Avec mon souffle, je remplis le ballon gonflable, Petit à petit le ballon soulève le cube réalisé en tiges métalliques, Je souffle et souffle encore, le ballon gonfle de plus en plus, jusqu’au maximum. À ce moment, je ne pense qu’à ce ballon, à rien d’autre. Augmente la sensation de pression. Le moment de l’explosion procure enfin un soulagement et un sentiment de libération.

Enfin, je me libérais, projetée par la force de l’air que je produis, projetée à l’extérieur de moi. Comme un rêve d’évasion vers un horizon extérieur, hors du cadre. À une époque où je ressentais une grande pression accumulée au quotidien, et où j’éprouvais le désir de me libérer des contraintes qui pesaient sur moi, ce travail exprimait une intention de dépassement, une volonté de surpasser les limites imposées par la réalité extérieure.

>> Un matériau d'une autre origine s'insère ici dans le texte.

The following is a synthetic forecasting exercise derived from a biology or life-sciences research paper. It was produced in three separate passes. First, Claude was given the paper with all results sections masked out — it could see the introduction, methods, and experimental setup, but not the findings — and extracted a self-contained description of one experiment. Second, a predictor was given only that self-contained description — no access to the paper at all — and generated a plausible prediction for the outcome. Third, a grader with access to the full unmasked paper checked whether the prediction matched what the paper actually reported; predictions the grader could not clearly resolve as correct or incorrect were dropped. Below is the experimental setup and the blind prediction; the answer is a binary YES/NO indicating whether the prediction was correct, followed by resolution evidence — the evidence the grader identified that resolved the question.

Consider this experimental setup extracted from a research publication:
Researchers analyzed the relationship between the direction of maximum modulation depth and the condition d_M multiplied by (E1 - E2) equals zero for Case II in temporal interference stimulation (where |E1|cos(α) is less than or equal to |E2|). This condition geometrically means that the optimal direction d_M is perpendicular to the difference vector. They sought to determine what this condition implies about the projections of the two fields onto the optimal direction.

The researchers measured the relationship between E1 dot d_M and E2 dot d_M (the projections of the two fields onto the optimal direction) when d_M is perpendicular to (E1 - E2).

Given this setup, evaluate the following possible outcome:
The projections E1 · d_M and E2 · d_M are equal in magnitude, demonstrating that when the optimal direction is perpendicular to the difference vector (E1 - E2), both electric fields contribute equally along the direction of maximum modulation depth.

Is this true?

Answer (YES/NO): YES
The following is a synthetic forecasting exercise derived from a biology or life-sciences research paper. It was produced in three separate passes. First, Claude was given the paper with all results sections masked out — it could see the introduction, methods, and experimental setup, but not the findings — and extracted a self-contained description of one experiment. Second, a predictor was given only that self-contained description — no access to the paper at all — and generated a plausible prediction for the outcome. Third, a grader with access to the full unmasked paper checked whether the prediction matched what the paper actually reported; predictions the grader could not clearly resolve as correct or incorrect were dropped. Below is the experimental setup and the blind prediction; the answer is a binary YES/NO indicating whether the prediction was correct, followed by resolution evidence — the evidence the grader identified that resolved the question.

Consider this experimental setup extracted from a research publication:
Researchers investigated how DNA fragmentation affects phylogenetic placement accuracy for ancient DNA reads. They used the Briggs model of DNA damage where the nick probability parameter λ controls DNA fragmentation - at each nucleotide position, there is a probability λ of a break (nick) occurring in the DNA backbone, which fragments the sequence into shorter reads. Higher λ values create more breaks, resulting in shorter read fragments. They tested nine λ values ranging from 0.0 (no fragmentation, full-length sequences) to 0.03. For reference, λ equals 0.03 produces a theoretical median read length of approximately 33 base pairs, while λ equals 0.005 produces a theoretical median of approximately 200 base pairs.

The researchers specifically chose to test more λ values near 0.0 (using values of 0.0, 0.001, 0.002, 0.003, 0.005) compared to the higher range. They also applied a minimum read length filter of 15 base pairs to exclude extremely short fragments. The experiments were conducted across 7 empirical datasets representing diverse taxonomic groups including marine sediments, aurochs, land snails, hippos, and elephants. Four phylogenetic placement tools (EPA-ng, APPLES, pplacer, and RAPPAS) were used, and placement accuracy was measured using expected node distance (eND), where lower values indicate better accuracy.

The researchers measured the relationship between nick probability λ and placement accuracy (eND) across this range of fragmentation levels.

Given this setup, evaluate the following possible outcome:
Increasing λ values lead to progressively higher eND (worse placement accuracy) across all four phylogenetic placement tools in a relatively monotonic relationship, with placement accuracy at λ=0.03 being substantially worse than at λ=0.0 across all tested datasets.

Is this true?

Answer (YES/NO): YES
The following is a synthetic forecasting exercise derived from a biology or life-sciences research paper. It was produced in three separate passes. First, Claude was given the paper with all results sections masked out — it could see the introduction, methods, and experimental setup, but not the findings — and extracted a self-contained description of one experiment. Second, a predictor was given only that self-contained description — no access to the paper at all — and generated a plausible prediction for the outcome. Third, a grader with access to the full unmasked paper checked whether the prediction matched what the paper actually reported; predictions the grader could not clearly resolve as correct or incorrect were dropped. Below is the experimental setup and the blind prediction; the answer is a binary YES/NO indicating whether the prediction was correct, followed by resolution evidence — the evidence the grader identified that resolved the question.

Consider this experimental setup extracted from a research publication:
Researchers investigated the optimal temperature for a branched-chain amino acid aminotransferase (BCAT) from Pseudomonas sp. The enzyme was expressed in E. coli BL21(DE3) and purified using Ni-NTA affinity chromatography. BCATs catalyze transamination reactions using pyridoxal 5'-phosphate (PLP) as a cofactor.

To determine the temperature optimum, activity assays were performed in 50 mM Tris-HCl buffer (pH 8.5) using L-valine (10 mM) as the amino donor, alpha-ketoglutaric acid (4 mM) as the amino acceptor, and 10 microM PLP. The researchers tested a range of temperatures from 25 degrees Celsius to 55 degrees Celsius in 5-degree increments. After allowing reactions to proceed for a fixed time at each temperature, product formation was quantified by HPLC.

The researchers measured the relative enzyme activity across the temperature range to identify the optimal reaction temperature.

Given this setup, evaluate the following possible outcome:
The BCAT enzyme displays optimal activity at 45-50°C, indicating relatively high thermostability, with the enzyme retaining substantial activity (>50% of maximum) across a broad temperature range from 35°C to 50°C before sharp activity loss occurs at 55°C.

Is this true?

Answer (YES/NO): NO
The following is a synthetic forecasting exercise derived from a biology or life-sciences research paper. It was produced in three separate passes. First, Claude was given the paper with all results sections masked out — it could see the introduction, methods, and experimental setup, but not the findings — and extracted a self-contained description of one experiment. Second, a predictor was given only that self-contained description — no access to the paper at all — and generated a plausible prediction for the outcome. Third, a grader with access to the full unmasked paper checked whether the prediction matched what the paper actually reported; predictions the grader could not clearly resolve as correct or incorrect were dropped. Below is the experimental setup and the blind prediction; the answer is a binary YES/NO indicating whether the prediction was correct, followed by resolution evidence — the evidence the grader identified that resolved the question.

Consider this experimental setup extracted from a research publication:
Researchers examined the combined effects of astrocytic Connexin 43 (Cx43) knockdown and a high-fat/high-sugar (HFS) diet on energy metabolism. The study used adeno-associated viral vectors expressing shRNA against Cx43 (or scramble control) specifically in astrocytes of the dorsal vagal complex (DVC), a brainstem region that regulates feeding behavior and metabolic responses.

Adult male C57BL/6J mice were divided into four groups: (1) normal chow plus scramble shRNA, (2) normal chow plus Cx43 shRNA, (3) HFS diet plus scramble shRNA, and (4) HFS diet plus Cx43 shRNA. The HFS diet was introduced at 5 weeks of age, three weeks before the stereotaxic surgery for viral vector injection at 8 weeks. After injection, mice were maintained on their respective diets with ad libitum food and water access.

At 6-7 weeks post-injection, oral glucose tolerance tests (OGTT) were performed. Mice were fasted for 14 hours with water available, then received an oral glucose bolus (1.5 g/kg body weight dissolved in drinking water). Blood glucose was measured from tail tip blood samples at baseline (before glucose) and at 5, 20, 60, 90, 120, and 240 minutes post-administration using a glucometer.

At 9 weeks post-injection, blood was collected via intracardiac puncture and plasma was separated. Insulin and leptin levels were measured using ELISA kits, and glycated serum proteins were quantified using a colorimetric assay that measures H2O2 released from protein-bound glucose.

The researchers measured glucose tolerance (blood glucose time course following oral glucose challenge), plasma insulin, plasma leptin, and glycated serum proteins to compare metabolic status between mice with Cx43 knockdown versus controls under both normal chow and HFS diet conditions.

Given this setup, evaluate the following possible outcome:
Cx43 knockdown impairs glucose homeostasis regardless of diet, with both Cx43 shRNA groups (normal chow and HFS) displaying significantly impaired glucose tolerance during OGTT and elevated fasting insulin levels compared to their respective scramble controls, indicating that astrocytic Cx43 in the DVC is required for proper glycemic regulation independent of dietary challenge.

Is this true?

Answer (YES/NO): NO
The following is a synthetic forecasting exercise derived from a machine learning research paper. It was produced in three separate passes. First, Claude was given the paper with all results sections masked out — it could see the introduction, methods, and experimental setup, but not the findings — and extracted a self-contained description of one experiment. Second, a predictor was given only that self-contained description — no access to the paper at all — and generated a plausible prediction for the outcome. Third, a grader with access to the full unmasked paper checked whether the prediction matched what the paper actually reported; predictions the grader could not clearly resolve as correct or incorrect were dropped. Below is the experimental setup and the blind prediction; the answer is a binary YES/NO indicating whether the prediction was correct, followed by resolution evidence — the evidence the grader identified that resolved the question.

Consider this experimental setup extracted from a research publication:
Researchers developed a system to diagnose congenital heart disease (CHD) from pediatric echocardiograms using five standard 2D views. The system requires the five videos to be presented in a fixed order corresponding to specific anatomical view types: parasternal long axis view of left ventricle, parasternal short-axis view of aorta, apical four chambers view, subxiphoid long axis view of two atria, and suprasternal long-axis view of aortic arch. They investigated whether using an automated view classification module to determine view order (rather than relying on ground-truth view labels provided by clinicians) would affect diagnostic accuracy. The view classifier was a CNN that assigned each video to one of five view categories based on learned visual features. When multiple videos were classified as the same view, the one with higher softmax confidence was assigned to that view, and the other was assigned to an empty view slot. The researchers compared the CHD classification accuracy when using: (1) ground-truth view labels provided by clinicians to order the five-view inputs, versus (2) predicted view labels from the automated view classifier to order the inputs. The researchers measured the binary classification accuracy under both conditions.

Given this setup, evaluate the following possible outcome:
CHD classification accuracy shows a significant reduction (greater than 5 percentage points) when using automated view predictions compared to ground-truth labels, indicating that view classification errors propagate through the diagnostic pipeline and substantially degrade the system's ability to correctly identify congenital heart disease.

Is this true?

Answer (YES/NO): NO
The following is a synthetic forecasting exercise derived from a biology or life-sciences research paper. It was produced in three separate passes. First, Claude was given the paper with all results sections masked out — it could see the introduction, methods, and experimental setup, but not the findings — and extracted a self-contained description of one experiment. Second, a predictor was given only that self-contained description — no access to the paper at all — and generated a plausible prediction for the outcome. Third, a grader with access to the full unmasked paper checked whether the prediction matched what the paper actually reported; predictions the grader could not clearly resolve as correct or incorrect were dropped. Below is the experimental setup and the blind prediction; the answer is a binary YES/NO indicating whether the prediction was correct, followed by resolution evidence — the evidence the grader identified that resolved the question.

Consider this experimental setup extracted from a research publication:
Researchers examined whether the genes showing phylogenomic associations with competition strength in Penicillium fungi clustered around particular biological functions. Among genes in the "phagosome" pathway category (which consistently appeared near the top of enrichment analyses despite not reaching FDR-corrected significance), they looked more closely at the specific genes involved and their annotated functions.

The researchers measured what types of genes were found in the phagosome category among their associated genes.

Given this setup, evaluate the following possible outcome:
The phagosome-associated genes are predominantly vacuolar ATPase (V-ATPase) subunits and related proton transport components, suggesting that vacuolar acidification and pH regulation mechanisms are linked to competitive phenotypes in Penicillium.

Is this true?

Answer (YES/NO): NO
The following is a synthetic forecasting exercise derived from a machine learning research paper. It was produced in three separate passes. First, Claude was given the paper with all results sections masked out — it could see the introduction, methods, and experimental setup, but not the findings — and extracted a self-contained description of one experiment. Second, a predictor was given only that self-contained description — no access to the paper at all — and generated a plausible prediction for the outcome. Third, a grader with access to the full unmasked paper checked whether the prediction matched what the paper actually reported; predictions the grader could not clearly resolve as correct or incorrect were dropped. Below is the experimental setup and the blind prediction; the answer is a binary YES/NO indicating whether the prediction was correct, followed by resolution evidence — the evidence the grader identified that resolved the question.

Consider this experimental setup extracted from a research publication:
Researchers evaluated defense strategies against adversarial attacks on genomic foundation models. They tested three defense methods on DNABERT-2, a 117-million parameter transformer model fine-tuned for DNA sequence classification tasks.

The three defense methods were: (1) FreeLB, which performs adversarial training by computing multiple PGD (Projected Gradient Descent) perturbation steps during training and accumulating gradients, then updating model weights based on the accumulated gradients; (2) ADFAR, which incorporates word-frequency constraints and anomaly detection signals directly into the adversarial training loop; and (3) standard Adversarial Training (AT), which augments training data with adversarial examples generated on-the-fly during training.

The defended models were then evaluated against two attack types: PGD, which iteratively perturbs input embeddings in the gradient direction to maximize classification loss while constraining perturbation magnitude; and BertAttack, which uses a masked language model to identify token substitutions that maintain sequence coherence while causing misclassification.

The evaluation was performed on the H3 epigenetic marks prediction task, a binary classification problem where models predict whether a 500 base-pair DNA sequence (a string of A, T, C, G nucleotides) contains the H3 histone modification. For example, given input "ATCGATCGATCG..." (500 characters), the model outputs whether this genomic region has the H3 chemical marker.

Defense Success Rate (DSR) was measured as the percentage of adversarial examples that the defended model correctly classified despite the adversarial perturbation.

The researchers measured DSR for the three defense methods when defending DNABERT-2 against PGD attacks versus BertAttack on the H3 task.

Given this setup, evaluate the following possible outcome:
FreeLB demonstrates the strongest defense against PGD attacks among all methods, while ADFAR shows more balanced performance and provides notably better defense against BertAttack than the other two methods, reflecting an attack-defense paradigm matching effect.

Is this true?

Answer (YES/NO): NO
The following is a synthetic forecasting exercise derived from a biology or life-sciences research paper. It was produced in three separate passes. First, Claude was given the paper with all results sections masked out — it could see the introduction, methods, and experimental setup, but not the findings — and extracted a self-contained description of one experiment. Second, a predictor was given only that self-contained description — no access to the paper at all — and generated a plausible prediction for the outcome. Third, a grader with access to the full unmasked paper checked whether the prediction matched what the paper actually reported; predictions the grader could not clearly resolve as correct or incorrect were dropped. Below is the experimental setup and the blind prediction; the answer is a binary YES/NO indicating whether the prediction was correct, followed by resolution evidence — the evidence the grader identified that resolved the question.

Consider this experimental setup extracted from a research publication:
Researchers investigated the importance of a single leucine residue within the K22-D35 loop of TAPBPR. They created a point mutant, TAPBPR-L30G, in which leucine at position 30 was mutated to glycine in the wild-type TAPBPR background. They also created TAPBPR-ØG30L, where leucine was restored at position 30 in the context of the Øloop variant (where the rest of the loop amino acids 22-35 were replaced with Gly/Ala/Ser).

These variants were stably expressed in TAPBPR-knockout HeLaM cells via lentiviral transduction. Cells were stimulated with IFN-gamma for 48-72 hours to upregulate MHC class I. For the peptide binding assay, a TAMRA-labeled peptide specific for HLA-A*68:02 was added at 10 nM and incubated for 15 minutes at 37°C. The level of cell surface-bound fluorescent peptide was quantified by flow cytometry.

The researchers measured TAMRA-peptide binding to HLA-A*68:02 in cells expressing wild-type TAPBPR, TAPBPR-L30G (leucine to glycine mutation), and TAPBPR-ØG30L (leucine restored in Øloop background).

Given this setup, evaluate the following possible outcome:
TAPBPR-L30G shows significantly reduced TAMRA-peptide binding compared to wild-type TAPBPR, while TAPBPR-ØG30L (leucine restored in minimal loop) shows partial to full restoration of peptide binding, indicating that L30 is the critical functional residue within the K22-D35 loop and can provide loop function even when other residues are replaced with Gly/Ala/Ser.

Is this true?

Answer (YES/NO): YES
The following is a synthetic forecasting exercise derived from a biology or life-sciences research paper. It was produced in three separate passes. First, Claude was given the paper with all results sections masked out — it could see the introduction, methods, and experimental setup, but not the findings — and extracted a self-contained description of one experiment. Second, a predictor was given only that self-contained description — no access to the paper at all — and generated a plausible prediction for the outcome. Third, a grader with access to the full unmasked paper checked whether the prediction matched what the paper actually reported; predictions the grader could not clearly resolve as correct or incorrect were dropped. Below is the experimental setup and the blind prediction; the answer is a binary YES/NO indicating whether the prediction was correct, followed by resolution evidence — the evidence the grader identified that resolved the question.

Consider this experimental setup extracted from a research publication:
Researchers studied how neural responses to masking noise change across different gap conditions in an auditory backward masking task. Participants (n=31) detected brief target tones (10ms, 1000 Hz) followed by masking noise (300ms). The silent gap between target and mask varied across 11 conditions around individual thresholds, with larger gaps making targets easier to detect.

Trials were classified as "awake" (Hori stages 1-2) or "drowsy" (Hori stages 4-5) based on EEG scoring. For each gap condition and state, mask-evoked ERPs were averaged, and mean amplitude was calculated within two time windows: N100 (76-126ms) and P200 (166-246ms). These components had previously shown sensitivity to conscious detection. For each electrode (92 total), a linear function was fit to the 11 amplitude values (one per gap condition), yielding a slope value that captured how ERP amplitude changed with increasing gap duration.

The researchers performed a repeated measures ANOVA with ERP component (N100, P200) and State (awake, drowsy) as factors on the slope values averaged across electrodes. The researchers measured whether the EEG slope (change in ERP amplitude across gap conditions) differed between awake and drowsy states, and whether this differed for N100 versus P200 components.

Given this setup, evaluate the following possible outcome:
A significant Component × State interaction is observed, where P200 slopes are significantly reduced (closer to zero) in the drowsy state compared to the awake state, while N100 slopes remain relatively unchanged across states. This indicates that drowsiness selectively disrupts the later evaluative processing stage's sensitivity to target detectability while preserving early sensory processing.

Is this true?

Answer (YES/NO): NO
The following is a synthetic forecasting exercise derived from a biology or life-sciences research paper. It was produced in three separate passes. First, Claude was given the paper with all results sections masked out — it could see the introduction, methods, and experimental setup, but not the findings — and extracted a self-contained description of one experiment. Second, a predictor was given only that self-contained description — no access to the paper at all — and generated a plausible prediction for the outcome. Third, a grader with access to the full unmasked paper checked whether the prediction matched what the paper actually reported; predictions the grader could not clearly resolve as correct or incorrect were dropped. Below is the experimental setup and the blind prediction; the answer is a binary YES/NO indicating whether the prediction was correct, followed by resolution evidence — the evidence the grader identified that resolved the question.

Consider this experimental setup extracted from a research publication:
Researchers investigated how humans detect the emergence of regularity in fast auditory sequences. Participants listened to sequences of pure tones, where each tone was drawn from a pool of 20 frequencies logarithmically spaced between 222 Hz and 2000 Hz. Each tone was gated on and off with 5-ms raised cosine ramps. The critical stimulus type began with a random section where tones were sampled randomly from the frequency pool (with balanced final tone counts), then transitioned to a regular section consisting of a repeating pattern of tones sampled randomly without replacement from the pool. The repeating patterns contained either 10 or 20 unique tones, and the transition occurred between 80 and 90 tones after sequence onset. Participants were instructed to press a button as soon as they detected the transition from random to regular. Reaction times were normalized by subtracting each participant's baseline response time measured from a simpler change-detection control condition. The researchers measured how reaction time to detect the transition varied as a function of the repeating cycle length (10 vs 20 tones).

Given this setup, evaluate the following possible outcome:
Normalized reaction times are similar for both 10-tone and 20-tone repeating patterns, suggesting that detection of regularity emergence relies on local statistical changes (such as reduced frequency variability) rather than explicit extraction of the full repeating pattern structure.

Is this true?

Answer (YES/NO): NO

J’ai décidé d’enregistrer cette performance en vidéo pour pouvoir revivre à la demande cet instant porteur à la fois d’une réalité physique et d’un enjeu imaginaire. Chaque fois que le bande repasse, la sensation de renaître ce moment, de revivre cette projection libératrice m’accorde un certain soulagement, et agit presque comme une thérapeutique personnelle. Mais j’ai cru remarquer que les spectateurs qui assistent à la vidéo attendent, eux aussi, l’explosion finale avec une certaine tension et qu’ils ressentent l’explosion du ballon avec le même soulagement et un identique sentiment de libération. Ils partagent donc ce moment avec moi avec beaucoup d’intensité, sans doute parce que, eux aussi, ils se projettent dans la réalisation de la performance. En effet : « Le sujet qui projette trouve dans cette expulsion une situation plus avantageuse, un soulagement à son débat intérieur. »1

Ce travail part donc de la nécessité de résoudre une tension, de soulager ces contradictions intérieures provenant de mon exposition à un environnement nouveau. J’ai voulu expulser ce qui me tourmentait dans l’espace d’un moment qui, tout en étant tourné entièrement vers le phénomène physique de l’expiration, relevait aussi d’un temps dévolu à la concentration, à une méditation intense, un acte de pensée. « En face du minimum d’imprévu, en essayant de retrouver le règne de l’intimité pure et nue, nous nous apercevons soudain que cette attention à nous-même apportait par son propre fonctionnement ces délices et fragile nouveauté d’une pensée sans histoire, d’une pensée sans pensées. (...) Elle ne tient son évidence que de son caractère instantané, elle ne prend une conscience claire d’elle-même que parce qu’elle est vide et solitaire. »2


1. Jean Laplanche et J-B. Pontalis, Vocabulaire de la psychanalyse, P.U.F., Paris, 1968. p.349.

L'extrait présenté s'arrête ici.